— START OF TEXT —

I bet that someone screwed up.
Which is already pretty obvious.

A Chinese Postal Service worker placed Yes, We Can's label on a box containing clothes. 

Maybe the person was to lazy to check? 

IDK,
But I find this story amusing.


----------



## Yes We Can! (Dec 31, 2009)

Okay.
It was UPS' fault.
They mixed up 2 packages and put the wrong recieving sticker on mine.

My mother called C4Y (fortunately she is Chinese native speaker), and the Co-Seller agreed to send me a new package after holidays.


----------



## Muesli (Dec 31, 2009)

Yes said:


> Okay.
> It was UPS' fault.
> They mixed up 2 packages and put the wrong recieving sticker on mine.
> 
> My mother called C4Y (fortunately she is Chinese native speaker), and the Co-Seller agreed to send me a new package after holidays.


Brilliant. 

Do you get to keep the pullovers?


----------



## ~Phoenix Death~ (Dec 31, 2009)

I hear it'll be cold...


----------



## Me Myself & Pi (Dec 31, 2009)

V-te said:


> Think how the person who (possibly) received your cubes is thinking.

— END OF TEXT —
— START OF MATERIAL PROVIDED —

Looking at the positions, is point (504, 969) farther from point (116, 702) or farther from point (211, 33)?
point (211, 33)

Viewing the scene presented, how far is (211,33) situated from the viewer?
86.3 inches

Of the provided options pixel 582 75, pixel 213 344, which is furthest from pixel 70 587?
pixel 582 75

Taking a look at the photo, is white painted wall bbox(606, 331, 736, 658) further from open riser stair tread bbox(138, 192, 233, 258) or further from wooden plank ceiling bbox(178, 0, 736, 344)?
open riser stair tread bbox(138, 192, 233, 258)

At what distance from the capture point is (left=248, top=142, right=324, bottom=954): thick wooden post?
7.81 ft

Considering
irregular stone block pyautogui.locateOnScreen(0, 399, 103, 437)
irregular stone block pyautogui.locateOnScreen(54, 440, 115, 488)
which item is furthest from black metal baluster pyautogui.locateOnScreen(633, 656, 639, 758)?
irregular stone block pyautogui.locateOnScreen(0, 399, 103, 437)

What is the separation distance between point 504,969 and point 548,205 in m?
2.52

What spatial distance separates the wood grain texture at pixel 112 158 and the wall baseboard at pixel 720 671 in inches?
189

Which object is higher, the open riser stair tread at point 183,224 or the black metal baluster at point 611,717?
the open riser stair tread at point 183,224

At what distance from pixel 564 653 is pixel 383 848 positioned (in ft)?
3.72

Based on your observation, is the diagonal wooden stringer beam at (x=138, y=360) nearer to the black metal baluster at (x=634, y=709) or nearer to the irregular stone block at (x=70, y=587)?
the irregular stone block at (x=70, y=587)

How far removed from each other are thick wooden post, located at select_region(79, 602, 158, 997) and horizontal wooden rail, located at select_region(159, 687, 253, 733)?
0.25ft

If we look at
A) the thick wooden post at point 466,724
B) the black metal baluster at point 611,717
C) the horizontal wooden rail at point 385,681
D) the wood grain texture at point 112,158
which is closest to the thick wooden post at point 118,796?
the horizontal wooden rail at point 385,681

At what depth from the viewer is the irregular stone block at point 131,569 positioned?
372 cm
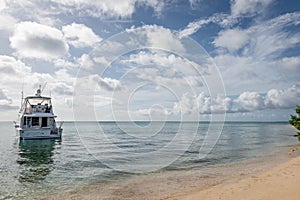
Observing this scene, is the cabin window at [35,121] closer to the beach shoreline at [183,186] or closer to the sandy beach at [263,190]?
the beach shoreline at [183,186]

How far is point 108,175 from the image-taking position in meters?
20.7

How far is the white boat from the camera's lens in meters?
51.2

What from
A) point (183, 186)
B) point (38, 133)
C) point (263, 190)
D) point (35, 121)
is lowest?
point (183, 186)

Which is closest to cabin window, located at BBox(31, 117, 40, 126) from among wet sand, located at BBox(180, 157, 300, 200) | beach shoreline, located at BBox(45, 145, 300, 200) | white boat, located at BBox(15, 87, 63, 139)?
white boat, located at BBox(15, 87, 63, 139)

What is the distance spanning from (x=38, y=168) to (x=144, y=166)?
9.88m

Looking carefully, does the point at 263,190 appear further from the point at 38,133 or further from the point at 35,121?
the point at 35,121

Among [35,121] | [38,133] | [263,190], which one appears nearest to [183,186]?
[263,190]

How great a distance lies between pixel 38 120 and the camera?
5269cm

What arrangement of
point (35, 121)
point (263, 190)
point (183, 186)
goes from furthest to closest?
1. point (35, 121)
2. point (183, 186)
3. point (263, 190)

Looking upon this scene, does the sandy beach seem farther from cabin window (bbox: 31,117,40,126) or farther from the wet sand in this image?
cabin window (bbox: 31,117,40,126)

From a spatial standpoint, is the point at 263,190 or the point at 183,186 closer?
the point at 263,190

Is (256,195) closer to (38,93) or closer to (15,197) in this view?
(15,197)

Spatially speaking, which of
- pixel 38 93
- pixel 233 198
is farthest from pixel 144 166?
pixel 38 93

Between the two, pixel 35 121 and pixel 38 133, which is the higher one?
pixel 35 121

— END OF MATERIAL PROVIDED —

EXERCISE DIRECTIONS. Copy the forum thread about the mislabeled package word for word, from its first line to its last. Work only from the forum thread about the mislabeled package and not from the items.

EXPECTED ANSWER.
I bet that someone screwed up.
Which is already pretty obvious.

A Chinese Postal Service worker placed Yes, We Can's label on a box containing clothes. 

Maybe the person was to lazy to check? 

IDK,
But I find this story amusing.


----------



## Yes We Can! (Dec 31, 2009)

Okay.
It was UPS' fault.
They mixed up 2 packages and put the wrong recieving sticker on mine.

My mother called C4Y (fortunately she is Chinese native speaker), and the Co-Seller agreed to send me a new package after holidays.


----------



## Muesli (Dec 31, 2009)

Yes said:


> Okay.
> It was UPS' fault.
> They mixed up 2 packages and put the wrong recieving sticker on mine.
> 
> My mother called C4Y (fortunately she is Chinese native speaker), and the Co-Seller agreed to send me a new package after holidays.


Brilliant. 

Do you get to keep the pullovers?


----------



## ~Phoenix Death~ (Dec 31, 2009)

I hear it'll be cold...


----------



## Me Myself & Pi (Dec 31, 2009)

V-te said:


> Think how the person who (possibly) received your cubes is thinking.